Development or Competitive Welfarism?

 While the narratives of identity and religion are getting traction in the elections, the JMM is also banking on the welfare measures taken up by its government in recent times. Just before the Rakshabandhan this year, Hemant Soren government launched Maiya Samman Yojana to empower the women of age group between 20-50 years through distribution of Rs. 1000 every month.

 However, soon they expanded the scheme for the women above 18 years. As the BJP started criticising the government for the ‘small amount’ in comparison to the similar schemes in the BJP-ruled states, the JMM government increased the amount to Rs. 2,500 that would be implemented December onwards.

Interestingly, the JMM’s move came in the back of BJP’s promise to launch Gogo-Didi yojana where they pledged to give Rs. 2,100 every month to the women of the state. Kalpana Soren while lashing out at the saffron party said, “They ruled the state almost for two decades but they never thought of the women of the state. Now, as our government is reaching out to women through Maiya Samman Yojana, they are planning to bring in Gogo Didi.”

 Referring to the women empowerment and justifying the decision of increasing the amount just before the elections, Hemant Soren said, “We realized that with the cash support, women in the state are being empowered and taking good care of their families. So, instead of making announcements and false promises, we decided increase the support amount.”

 Two other schemes- Abua Swasthya Yojana and Abua Awas Yojana- are also getting prominence in the campaign of JMM leaders. Both of the schemes are complementary to the central schemes of Pradhan Mantri Awas Yojana (PMAY) and the Ayushman Bharat Yojana. These state level schemes are targeted to those who were deprived of the central schemes due to different glitches. In the case of Abua Swasthya Yojana, the Jharkhand government under Champai Soren who later joined the BJP, promised Healthcare facilities of up to Rs. 15 lakhs to the eligible applicants in Jharkhand. The government estimated that a total of 33.44 lakhs citizens would be benefited due to the scheme.

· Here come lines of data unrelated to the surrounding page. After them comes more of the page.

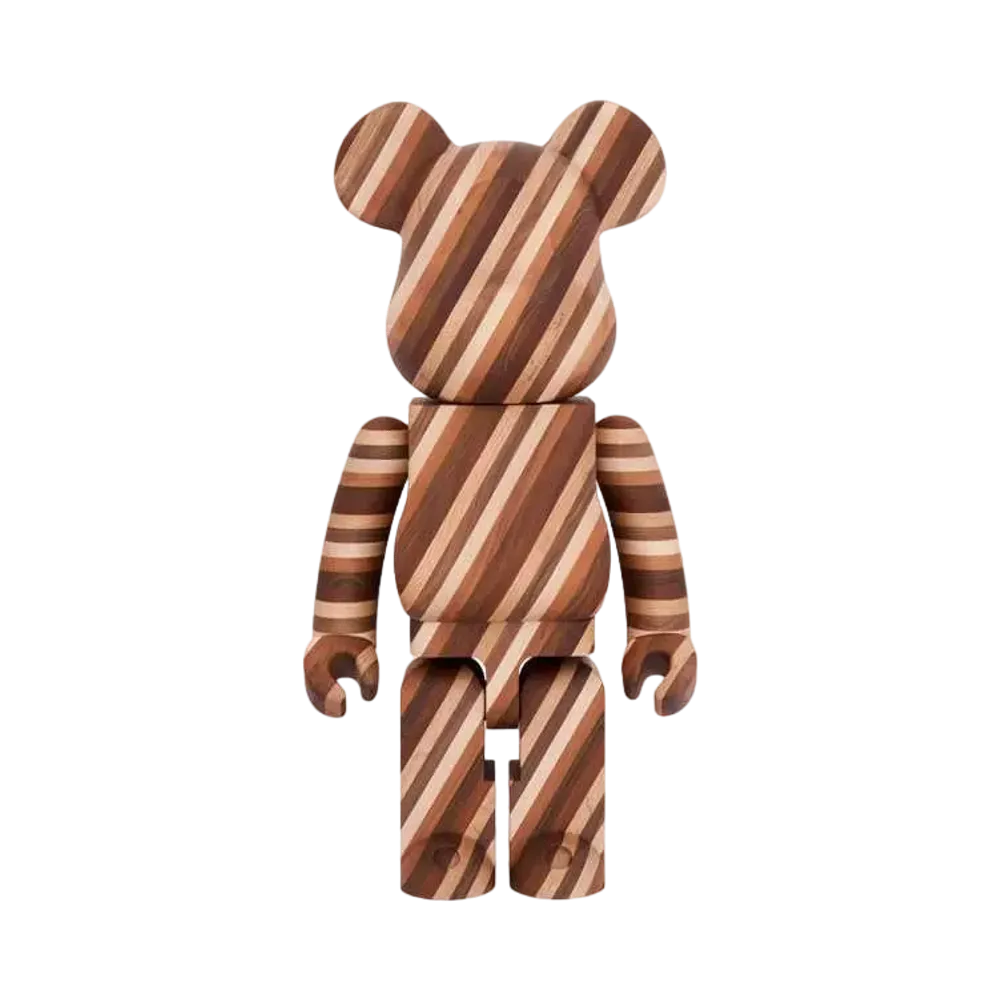 MEDICOM TOY "BEARBRICK" -KARIMOKU JAPAN- KARIMOKU ASLOPE 60° 1000%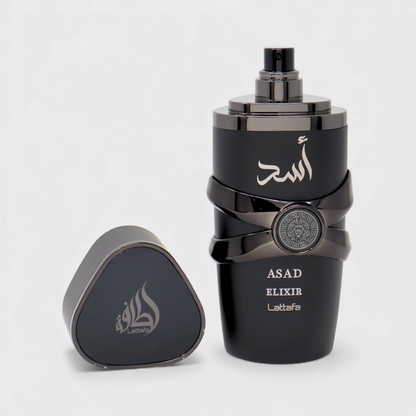 Asad Elixir 100ml EDP for Men's By Lattafa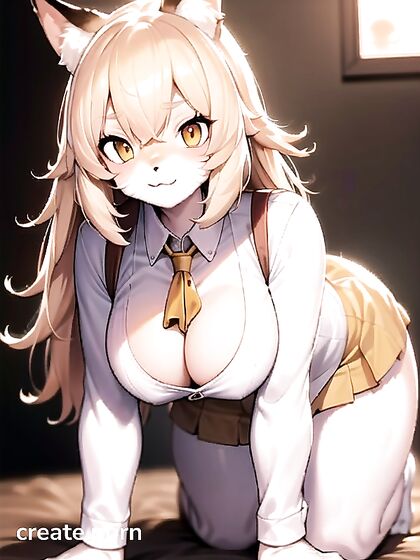 Fit Furry Characters Enjoying SFW Hentai Adventures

Internal Feud: Fear Of Sabotage?

 While the party is quite confident about using the planks of development and identity to sail through the assembly elections, it has passed across enough troubled waters. The arrest of the CM and his subsequent release on bail whereas helped the party in garnering sympathy, the consecutive shift of senior JMM leaders to BJP made it weak in some regions, think analysts.

 Sources said that the way Champai Soren had been removed from the CM’s post after the release of Hemant, had not been received well by the people of Kolhan region that has 14 seats. Champai joining the BJP could have had some impact in this segment.

 On the other hand, Heman’s sister-in-law Sita Soren who joined BJP before 2024 Loksabha elections and unsuccessfully contested the elections from family’s home turf Dumka, could play a spoilsport again, think a few analysts. The senior JMM leader Lobin Hembram leaving the party is not also a good sign. “They are forcing the old guards to go and this is not right,” Hembram told Outlook earlier.

The BJP is even banking on this internal conflict. When there were rumours that Champai Soren was about to join BJP, former CM and prominent BJP leader of the state Babulal Marandi said that in JMM there is only one family that could be at the helm, no other Adivasi is allowed to take that place. Since joining the BJP, Champai Soren has been campaigning across the state citing his developmental agendas that he took up as the CM. Against this backdrop, the fight in Kolhan will have many political dices at stake.

 Jharkhand- electorally divided in five regions- Palamu, North Chhotanagpur, South Chhotanagpur, Santhal Pragana and Kolhan- is about to determine both the party’s claims over Adivasi identity. The question on the wall is written in clear terms- will the narrative of separate Adivasi identity prevail upon the efforts of assimilation?